Start of PROVIDED INFORMATION

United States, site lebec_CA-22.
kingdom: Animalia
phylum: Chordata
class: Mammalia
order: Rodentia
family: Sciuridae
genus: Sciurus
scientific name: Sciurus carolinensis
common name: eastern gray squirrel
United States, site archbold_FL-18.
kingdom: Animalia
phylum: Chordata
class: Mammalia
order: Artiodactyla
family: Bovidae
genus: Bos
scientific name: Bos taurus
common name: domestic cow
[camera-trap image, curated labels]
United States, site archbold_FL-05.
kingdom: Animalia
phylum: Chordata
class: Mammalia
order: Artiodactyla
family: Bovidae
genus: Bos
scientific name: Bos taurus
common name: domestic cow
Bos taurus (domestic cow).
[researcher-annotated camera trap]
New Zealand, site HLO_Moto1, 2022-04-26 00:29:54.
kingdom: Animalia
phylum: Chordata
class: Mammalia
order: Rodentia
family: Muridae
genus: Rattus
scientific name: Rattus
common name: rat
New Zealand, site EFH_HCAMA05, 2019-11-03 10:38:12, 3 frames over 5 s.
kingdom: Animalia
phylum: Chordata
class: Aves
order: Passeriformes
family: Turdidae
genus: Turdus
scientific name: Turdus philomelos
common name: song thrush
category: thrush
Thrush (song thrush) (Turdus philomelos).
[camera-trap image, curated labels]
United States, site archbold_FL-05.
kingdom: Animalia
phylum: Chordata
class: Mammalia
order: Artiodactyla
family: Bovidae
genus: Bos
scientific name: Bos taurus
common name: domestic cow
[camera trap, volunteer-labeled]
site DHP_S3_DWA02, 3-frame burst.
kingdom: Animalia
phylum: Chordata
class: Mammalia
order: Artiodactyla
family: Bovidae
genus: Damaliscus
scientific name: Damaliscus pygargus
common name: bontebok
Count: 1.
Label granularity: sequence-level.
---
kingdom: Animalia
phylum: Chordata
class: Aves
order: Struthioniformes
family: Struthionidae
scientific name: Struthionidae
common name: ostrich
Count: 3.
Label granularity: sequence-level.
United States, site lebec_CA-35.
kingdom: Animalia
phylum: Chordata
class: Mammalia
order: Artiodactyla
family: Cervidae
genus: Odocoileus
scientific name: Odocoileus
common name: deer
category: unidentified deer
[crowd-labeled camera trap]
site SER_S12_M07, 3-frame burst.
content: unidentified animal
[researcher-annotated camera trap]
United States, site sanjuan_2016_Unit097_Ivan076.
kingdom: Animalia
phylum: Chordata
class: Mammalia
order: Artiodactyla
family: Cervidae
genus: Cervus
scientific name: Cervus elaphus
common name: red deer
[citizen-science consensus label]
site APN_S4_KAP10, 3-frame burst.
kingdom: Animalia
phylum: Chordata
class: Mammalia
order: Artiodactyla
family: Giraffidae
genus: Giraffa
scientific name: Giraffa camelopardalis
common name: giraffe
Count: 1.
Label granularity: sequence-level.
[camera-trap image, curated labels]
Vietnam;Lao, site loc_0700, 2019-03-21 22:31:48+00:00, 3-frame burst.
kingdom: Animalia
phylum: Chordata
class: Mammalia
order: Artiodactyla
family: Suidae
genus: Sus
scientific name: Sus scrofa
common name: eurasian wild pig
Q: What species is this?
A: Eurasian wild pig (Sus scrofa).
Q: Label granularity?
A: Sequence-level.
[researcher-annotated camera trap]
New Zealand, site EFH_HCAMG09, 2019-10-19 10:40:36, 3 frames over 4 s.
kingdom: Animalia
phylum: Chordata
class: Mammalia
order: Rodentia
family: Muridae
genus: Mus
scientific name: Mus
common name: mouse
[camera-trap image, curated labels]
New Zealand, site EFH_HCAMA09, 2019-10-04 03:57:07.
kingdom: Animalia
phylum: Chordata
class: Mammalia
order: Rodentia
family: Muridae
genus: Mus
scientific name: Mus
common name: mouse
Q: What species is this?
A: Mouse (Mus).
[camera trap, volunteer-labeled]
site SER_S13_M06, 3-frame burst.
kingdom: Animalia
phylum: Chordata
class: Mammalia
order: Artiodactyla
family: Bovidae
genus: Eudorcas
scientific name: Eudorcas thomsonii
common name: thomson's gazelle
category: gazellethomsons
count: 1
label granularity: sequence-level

End of PROVIDED INFORMATION

— WORK ITEM —
What is needed is an exact copy of every entry.

— ANSWER TO THE PROBLEM —
United States, site lebec_CA-22.
kingdom: Animalia
phylum: Chordata
class: Mammalia
order: Rodentia
family: Sciuridae
genus: Sciurus
scientific name: Sciurus carolinensis
common name: eastern gray squirrel
United States, site archbold_FL-18.
kingdom: Animalia
phylum: Chordata
class: Mammalia
order: Artiodactyla
family: Bovidae
genus: Bos
scientific name: Bos taurus
common name: domestic cow
[camera-trap image, curated labels]
United States, site archbold_FL-05.
kingdom: Animalia
phylum: Chordata
class: Mammalia
order: Artiodactyla
family: Bovidae
genus: Bos
scientific name: Bos taurus
common name: domestic cow
Bos taurus (domestic cow).
[researcher-annotated camera trap]
New Zealand, site HLO_Moto1, 2022-04-26 00:29:54.
kingdom: Animalia
phylum: Chordata
class: Mammalia
order: Rodentia
family: Muridae
genus: Rattus
scientific name: Rattus
common name: rat
New Zealand, site EFH_HCAMA05, 2019-11-03 10:38:12, 3 frames over 5 s.
kingdom: Animalia
phylum: Chordata
class: Aves
order: Passeriformes
family: Turdidae
genus: Turdus
scientific name: Turdus philomelos
common name: song thrush
category: thrush
Thrush (song thrush) (Turdus philomelos).
[camera-trap image, curated labels]
United States, site archbold_FL-05.
kingdom: Animalia
phylum: Chordata
class: Mammalia
order: Artiodactyla
family: Bovidae
genus: Bos
scientific name: Bos taurus
common name: domestic cow
[camera trap, volunteer-labeled]
site DHP_S3_DWA02, 3-frame burst.
kingdom: Animalia
phylum: Chordata
class: Mammalia
order: Artiodactyla
family: Bovidae
genus: Damaliscus
scientific name: Damaliscus pygargus
common name: bontebok
Count: 1.
Label granularity: sequence-level.
---
kingdom: Animalia
phylum: Chordata
class: Aves
order: Struthioniformes
family: Struthionidae
scientific name: Struthionidae
common name: ostrich
Count: 3.
Label granularity: sequence-level.
United States, site lebec_CA-35.
kingdom: Animalia
phylum: Chordata
class: Mammalia
order: Artiodactyla
family: Cervidae
genus: Odocoileus
scientific name: Odocoileus
common name: deer
category: unidentified deer
[crowd-labeled camera trap]
site SER_S12_M07, 3-frame burst.
content: unidentified animal
[researcher-annotated camera trap]
United States, site sanjuan_2016_Unit097_Ivan076.
kingdom: Animalia
phylum: Chordata
class: Mammalia
order: Artiodactyla
family: Cervidae
genus: Cervus
scientific name: Cervus elaphus
common name: red deer
[citizen-science consensus label]
site APN_S4_KAP10, 3-frame burst.
kingdom: Animalia
phylum: Chordata
class: Mammalia
order: Artiodactyla
family: Giraffidae
genus: Giraffa
scientific name: Giraffa camelopardalis
common name: giraffe
Count: 1.
Label granularity: sequence-level.
[camera-trap image, curated labels]
Vietnam;Lao, site loc_0700, 2019-03-21 22:31:48+00:00, 3-frame burst.
kingdom: Animalia
phylum: Chordata
class: Mammalia
order: Artiodactyla
family: Suidae
genus: Sus
scientific name: Sus scrofa
common name: eurasian wild pig
Q: What species is this?
A: Eurasian wild pig (Sus scrofa).
Q: Label granularity?
A: Sequence-level.
[researcher-annotated camera trap]
New Zealand, site EFH_HCAMG09, 2019-10-19 10:40:36, 3 frames over 4 s.
kingdom: Animalia
phylum: Chordata
class: Mammalia
order: Rodentia
family: Muridae
genus: Mus
scientific name: Mus
common name: mouse
[camera-trap image, curated labels]
New Zealand, site EFH_HCAMA09, 2019-10-04 03:57:07.
kingdom: Animalia
phylum: Chordata
class: Mammalia
order: Rodentia
family: Muridae
genus: Mus
scientific name: Mus
common name: mouse
Q: What species is this?
A: Mouse (Mus).
[camera trap, volunteer-labeled]
site SER_S13_M06, 3-frame burst.
kingdom: Animalia
phylum: Chordata
class: Mammalia
order: Artiodactyla
family: Bovidae
genus: Eudorcas
scientific name: Eudorcas thomsonii
common name: thomson's gazelle
category: gazellethomsons
count: 1
label granularity: sequence-level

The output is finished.